Ground management reduces NOW
In our ground management study active management such as mowing groundcover and disking nuts into the soil drastically reduced navel orangeworm emergence (fig. 1), although the extent of mortality arising from these practices may also be dependent on rainfall and temperature, which we did not measure. Additionally, disks that work the soil to greater depths will bury mummies further underground, increasing navel orangeworm mortality (Bradley Higbee, unpublished data).
To our surprise, however, there was no difference in emergence between mummies placed on the berm and in the undisturbed drive row (ground vegetation) where the ground vegetation was left intact. We hypothesize that moisture in the groundcovers increased mummy rotting, which in turn increased navel orangeworm mortality in undisturbed drive rows. This may not have occurred in this study, however, because our observation interval was too short or because the study year was relatively dry.
Controlling NOW in pistachios
We found that ground mummies are an important source of navel orangeworm, and that mowing and disking both the groundcover and nuts in row middles reduced navel orangeworm adult emergence. Moreover, burying the mummies kept females from laying eggs in them in the spring or early summer. In our experience, it is more economical to concentrate on removing or destroying mummies on the ground than to shake them from pistachio trees, given the limited resources available to most growers for winter sanitation. However, consistently removing mummies from the berm remains a problem, and in these studies navel orangeworm-infested mummies had higher survival on the berm than those in the row middles.
Fig. 1. Numbers of adult navel orangeworm emerging with four pistachio groundcover treatments. Treatment impact was determined using analysis of variance (P < 0.0001, df = 3,20, F = 21.761). Treatment separation, indicated by different letters above each bar, was determined using Fisher's least square difference test (P < 0.05).
To evaluate ground management practices, several hundred pistachio mummies were placed in each plot prior to treatment, and then covered with a wood frame to monitor the emergence of adult navel orangeworm.
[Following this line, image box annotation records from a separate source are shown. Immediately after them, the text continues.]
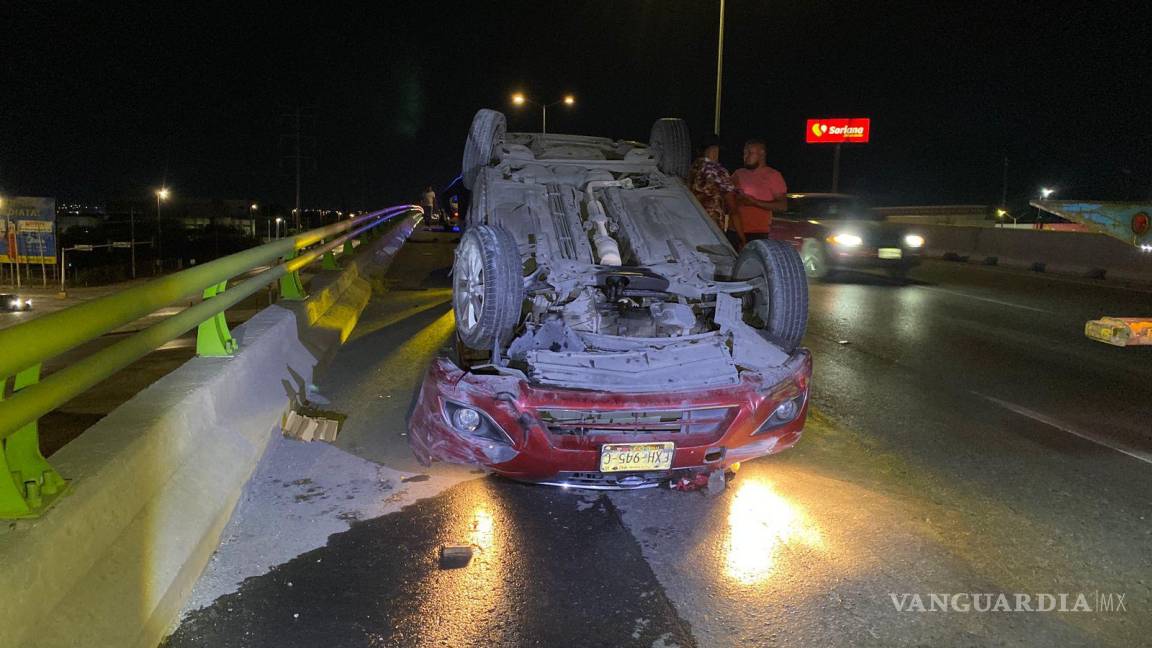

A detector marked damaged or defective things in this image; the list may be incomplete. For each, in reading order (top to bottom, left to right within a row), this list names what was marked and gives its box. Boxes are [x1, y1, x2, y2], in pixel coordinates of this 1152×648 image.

overturned red suv [408, 109, 808, 488]
broken headlight [444, 400, 510, 446]
damaged front bumper [410, 350, 816, 486]
broken headlight [752, 392, 804, 432]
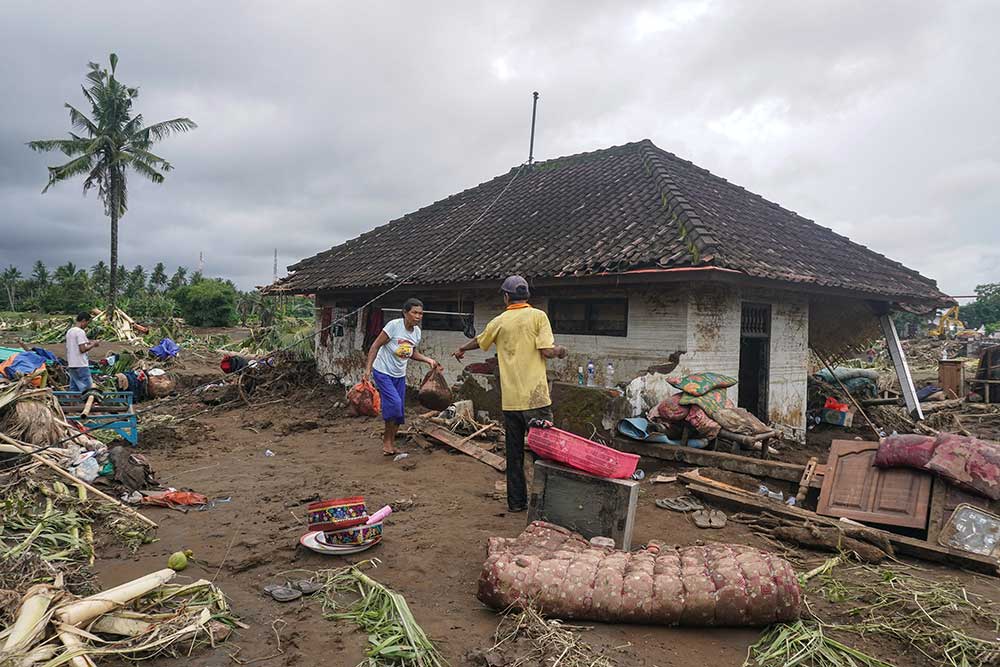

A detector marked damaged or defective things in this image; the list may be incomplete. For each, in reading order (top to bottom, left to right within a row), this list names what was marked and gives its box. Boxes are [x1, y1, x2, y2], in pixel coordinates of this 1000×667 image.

damaged house [276, 140, 952, 444]
broken furniture [53, 392, 137, 444]
broken furniture [528, 462, 636, 552]
broken furniture [478, 520, 804, 628]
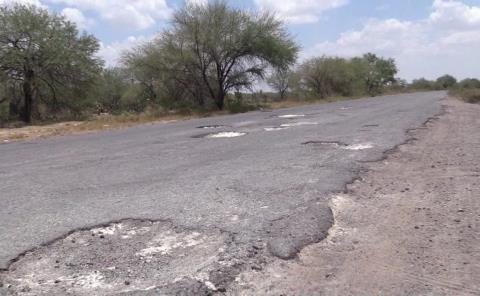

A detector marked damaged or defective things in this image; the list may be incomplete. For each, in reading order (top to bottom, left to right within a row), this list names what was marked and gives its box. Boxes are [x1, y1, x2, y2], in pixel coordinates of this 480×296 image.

large pothole [0, 219, 228, 294]
cracked pavement [0, 91, 444, 294]
patched road surface [0, 91, 458, 294]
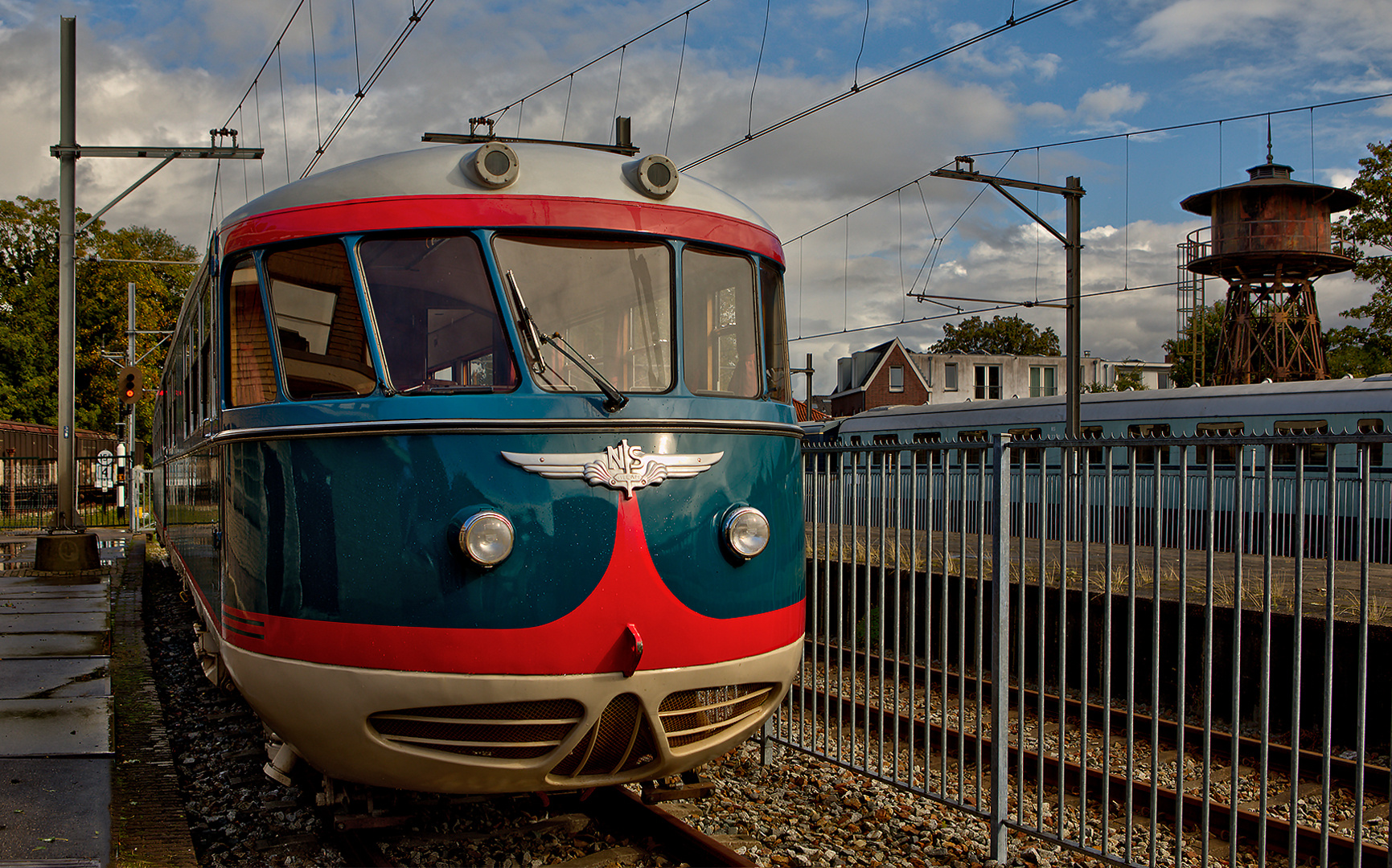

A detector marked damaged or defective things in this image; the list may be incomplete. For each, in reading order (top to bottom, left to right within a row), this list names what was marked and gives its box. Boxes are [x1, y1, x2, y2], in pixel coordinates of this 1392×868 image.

rusty water tower [1174, 154, 1358, 383]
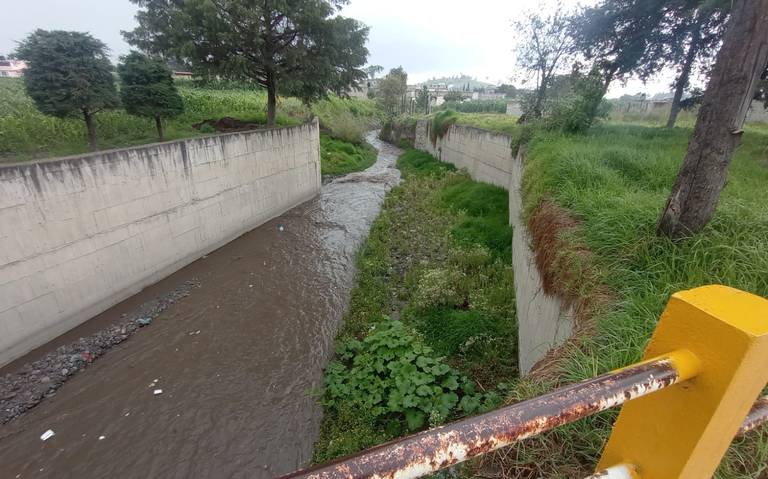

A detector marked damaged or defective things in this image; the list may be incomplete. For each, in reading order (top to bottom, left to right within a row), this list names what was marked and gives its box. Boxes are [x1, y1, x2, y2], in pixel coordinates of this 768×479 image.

rust stain on pipe [280, 358, 680, 478]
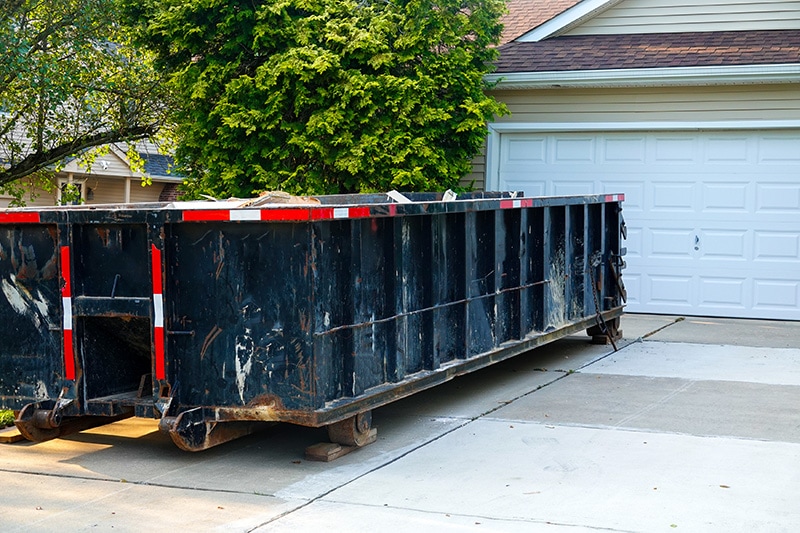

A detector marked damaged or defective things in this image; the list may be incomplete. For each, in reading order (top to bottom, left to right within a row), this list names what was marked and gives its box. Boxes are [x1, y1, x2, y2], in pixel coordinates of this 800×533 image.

rusty dumpster side panel [0, 192, 624, 448]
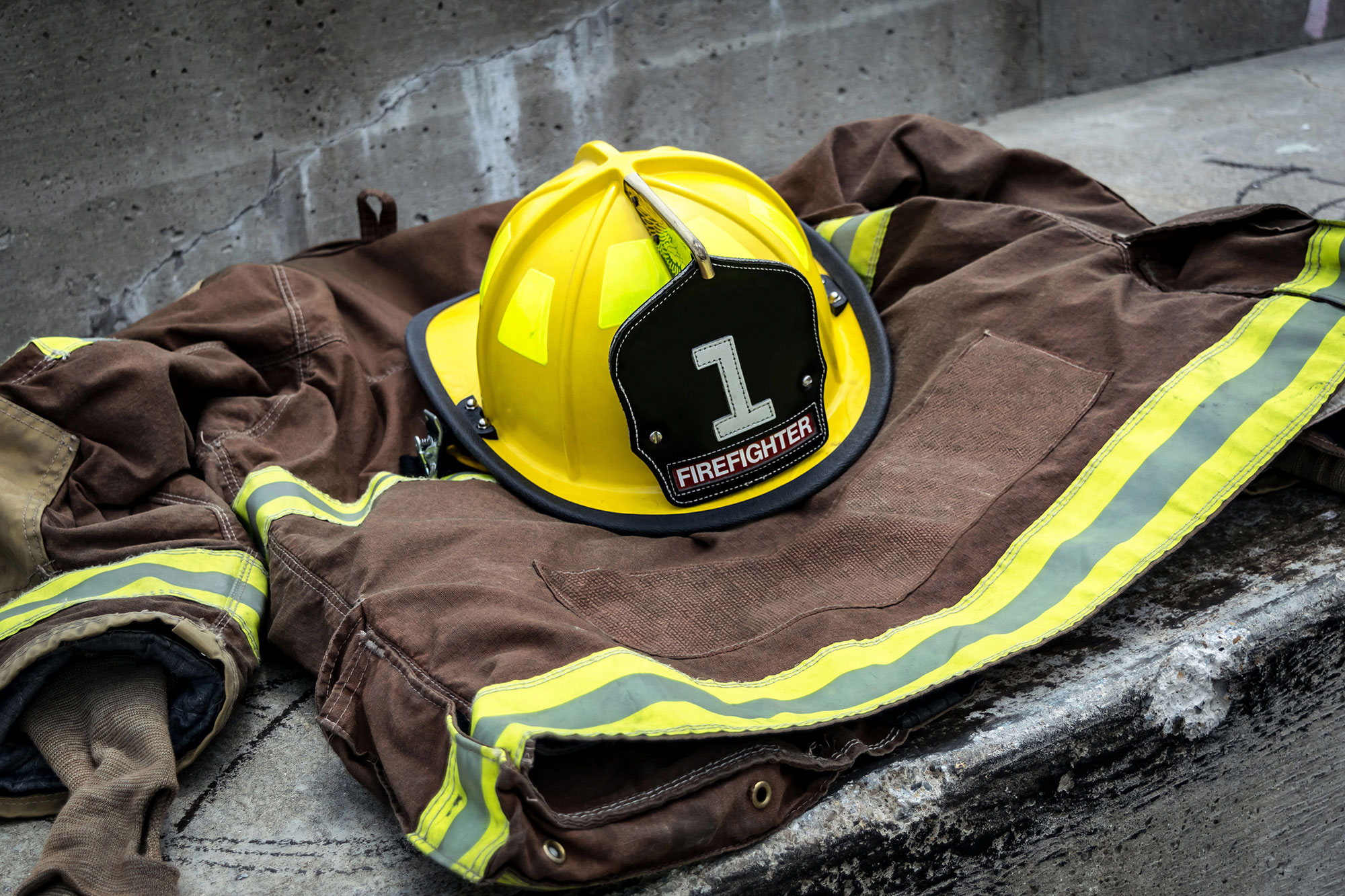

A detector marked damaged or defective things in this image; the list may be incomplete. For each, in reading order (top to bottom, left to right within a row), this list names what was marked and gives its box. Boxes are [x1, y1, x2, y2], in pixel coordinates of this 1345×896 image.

crack in concrete [92, 0, 627, 335]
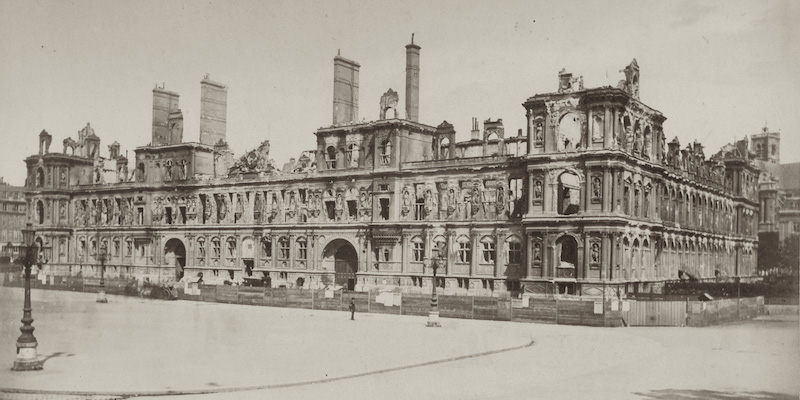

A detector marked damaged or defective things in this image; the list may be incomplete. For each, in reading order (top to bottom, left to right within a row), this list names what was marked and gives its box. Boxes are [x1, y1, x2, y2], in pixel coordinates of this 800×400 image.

burned building facade [21, 39, 760, 296]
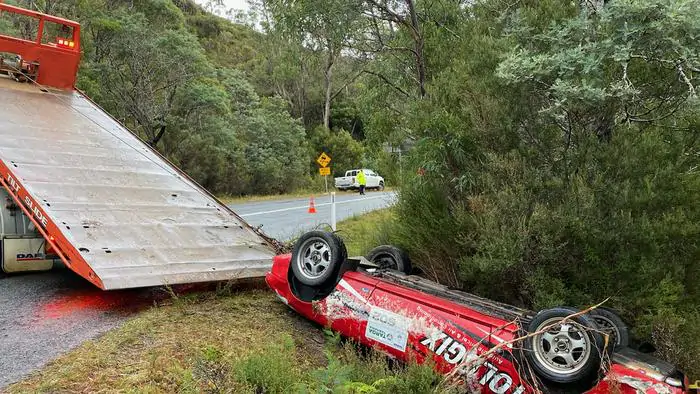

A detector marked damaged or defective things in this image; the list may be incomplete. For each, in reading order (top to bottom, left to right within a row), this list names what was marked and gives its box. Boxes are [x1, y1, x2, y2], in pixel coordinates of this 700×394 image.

overturned red rally car [266, 231, 692, 394]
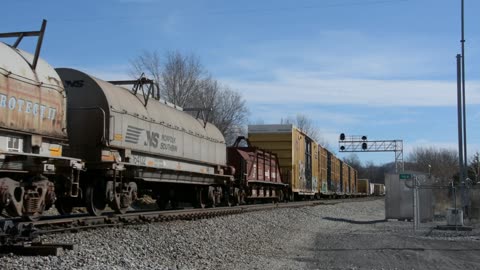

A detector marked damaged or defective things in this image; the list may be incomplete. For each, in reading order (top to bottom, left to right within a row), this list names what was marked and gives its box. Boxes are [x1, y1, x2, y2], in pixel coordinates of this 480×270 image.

rusty brown boxcar [227, 137, 286, 202]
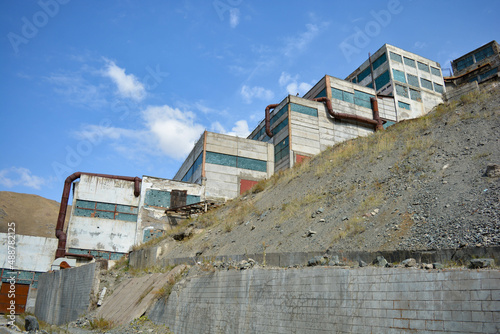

Our emphasis on removing mummies from the ground for sanitation in pistachios is in sharp contrast to current recommendations for sanitation in almonds, where it is considered critically important to remove mummies from the trees (Zalom et al. 1984; UC IPM Online 2007). Undoubtedly, the importance of pistachio mummies remaining in the trees will continue to be debated, and further research is needed to resolve this issue. Research is also needed to identify the mortality factors responsible for the decline in winter navel orangeworm populations on the ground. It may be possible to augment pistachio sanitation with insecticide use in the fall (Siegel, Higbee, et al. 2006) as well as with entomopathogenic nema-todes (Siegel, Lacey, et al. 2006), which have been previously tested in almonds (Agudelo-Silva et al. 1995). Ultimately, navel orangeworm control will be improved by increasing our understanding of the population dynamics of this pest and by integrating preharvest management practices with postharvest sanitation.